_WORK TO BE COMPLETED_. Quote every line below exactly and skip any picture.

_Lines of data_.
+ + + + + + +

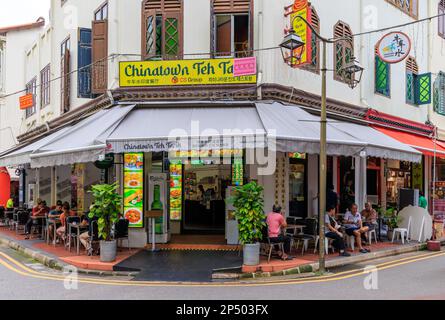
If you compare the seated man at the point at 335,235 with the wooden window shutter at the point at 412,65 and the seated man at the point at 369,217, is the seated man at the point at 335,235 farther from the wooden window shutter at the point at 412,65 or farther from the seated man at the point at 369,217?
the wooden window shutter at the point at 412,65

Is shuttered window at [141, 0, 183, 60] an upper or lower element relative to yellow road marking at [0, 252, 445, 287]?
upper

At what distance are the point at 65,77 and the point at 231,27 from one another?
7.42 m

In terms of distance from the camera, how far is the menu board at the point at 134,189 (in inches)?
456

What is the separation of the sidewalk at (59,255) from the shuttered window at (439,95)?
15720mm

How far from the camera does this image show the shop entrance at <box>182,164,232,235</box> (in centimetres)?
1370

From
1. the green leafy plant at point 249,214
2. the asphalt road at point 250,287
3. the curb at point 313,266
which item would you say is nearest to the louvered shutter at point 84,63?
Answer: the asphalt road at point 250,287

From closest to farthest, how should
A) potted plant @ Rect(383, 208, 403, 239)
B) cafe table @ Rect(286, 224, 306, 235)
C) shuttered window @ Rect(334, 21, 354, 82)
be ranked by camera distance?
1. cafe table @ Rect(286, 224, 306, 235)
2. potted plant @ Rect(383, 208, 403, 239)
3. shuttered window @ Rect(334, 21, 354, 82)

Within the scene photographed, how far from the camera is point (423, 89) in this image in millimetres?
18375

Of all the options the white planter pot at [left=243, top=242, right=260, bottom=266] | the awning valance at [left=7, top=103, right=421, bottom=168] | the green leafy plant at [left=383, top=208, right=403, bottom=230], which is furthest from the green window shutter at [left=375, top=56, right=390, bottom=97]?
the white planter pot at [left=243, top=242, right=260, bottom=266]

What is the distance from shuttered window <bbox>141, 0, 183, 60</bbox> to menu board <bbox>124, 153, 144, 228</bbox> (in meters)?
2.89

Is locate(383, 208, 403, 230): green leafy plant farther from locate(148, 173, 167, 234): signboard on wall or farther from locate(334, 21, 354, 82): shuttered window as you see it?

+ + + + + + +

_SOLUTION_.
If you compare the seated man at the point at 335,235 with the wooden window shutter at the point at 412,65 and the seated man at the point at 369,217, is the seated man at the point at 335,235 farther from the wooden window shutter at the point at 412,65 or farther from the seated man at the point at 369,217?
the wooden window shutter at the point at 412,65

Is shuttered window at [141, 0, 183, 60] an upper or lower element relative to yellow road marking at [0, 252, 445, 287]?
upper

At what distance are the point at 65,77 and the point at 231,27 from one another?
7.42 m

In terms of distance from the camera, how far is the menu board at the point at 134,189 (in inches)?
456

What is the separation of the sidewalk at (59,255) from the shuttered window at (439,95)?
15720mm

How far from the camera does this image show the shop entrance at <box>182,164,232,235</box> (in centimetres)?
1370

From
1. the green leafy plant at point 249,214
2. the asphalt road at point 250,287
3. the curb at point 313,266
which item would you say is nearest to the louvered shutter at point 84,63?
Answer: the asphalt road at point 250,287

From closest to farthest, how should
A) potted plant @ Rect(383, 208, 403, 239)
B) cafe table @ Rect(286, 224, 306, 235)
C) shuttered window @ Rect(334, 21, 354, 82)
be ranked by camera distance?
1. cafe table @ Rect(286, 224, 306, 235)
2. potted plant @ Rect(383, 208, 403, 239)
3. shuttered window @ Rect(334, 21, 354, 82)

Within the scene photographed, how far from the camera is point (423, 89) in this image in millimetres?
18375

Of all the options the white planter pot at [left=243, top=242, right=260, bottom=266] | the awning valance at [left=7, top=103, right=421, bottom=168] | the green leafy plant at [left=383, top=208, right=403, bottom=230], which is furthest from the green window shutter at [left=375, top=56, right=390, bottom=97]?
the white planter pot at [left=243, top=242, right=260, bottom=266]

What is the distance from shuttered window <bbox>141, 0, 183, 60</bbox> to menu board <bbox>124, 153, 144, 228</bbox> (in meters)?
2.89

Is locate(383, 208, 403, 230): green leafy plant farther from locate(148, 173, 167, 234): signboard on wall or farther from locate(334, 21, 354, 82): shuttered window as you see it?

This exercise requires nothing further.